• [EXERCISE GOAL]
In the lines below, look for "URLs". Copy each line where it appears.

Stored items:
------------------------------------
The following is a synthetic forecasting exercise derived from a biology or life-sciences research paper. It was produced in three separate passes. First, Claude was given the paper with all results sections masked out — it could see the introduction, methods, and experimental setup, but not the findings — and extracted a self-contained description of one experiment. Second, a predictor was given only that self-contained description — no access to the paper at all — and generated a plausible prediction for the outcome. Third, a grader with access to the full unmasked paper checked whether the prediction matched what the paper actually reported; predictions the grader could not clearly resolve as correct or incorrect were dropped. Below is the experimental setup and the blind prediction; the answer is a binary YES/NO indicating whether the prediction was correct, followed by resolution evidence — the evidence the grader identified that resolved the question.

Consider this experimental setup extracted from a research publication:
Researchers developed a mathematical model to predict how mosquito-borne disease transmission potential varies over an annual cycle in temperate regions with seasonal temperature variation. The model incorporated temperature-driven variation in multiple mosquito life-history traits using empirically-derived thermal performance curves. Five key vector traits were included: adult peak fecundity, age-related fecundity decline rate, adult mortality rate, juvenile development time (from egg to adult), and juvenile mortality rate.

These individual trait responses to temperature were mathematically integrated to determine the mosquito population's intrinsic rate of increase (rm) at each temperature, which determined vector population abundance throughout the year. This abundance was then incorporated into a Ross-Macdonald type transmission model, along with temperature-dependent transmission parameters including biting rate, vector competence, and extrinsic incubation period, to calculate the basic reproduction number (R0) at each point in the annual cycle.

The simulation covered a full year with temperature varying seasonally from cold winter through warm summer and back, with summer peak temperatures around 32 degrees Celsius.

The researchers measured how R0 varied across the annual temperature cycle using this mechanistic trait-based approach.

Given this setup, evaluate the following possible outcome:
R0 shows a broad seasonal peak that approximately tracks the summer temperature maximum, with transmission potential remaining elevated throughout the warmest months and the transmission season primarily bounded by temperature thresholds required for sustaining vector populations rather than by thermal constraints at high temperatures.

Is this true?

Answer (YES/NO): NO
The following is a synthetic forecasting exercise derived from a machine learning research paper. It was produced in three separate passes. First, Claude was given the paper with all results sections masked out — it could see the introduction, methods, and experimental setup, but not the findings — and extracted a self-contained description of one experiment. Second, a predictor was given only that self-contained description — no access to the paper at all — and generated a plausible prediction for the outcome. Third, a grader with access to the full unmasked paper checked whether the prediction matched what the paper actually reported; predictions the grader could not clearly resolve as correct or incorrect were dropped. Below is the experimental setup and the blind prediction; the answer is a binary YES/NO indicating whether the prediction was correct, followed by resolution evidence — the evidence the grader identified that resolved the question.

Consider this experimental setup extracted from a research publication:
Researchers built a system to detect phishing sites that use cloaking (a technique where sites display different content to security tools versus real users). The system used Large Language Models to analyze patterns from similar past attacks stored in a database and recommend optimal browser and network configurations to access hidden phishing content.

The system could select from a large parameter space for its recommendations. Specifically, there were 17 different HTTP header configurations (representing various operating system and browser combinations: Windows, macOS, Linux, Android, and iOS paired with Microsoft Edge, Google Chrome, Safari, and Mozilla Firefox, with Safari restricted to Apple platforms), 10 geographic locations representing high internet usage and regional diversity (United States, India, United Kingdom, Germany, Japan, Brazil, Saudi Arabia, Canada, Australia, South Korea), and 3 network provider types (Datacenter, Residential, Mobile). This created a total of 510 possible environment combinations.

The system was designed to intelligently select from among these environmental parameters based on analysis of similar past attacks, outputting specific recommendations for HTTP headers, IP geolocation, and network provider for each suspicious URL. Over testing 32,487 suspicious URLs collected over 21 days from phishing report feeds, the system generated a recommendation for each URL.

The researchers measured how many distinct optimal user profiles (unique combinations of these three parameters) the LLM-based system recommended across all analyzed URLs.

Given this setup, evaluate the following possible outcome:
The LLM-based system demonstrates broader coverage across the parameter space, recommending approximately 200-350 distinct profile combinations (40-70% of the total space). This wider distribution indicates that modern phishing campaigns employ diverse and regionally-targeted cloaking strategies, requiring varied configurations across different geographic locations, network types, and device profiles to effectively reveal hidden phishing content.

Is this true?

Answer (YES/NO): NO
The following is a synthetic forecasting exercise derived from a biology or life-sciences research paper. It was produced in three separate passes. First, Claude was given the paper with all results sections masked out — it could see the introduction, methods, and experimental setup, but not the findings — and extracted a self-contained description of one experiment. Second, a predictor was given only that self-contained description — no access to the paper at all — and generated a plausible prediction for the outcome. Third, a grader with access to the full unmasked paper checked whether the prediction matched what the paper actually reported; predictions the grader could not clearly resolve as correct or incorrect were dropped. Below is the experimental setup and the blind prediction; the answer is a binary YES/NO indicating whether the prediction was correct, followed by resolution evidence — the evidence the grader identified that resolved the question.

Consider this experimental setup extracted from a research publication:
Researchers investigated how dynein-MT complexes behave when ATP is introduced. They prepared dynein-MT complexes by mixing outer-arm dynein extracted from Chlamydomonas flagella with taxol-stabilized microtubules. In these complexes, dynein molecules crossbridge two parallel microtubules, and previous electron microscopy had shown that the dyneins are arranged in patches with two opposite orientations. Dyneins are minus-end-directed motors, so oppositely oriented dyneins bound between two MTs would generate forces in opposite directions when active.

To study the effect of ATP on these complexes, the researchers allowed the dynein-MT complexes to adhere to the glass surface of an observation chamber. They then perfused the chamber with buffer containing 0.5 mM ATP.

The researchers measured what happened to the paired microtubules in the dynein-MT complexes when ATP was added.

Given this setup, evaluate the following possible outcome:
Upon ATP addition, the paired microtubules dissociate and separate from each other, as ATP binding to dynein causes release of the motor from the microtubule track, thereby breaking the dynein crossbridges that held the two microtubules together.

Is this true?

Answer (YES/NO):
------------------------------------
• [OUTPUT OF THE TASK]
The system was designed to intelligently select from among these environmental parameters based on analysis of similar past attacks, outputting specific recommendations for HTTP headers, IP geolocation, and network provider for each suspicious URL. Over testing 32,487 suspicious URLs collected over 21 days from phishing report feeds, the system generated a recommendation for each URL.
The researchers measured how many distinct optimal user profiles (unique combinations of these three parameters) the LLM-based system recommended across all analyzed URLs.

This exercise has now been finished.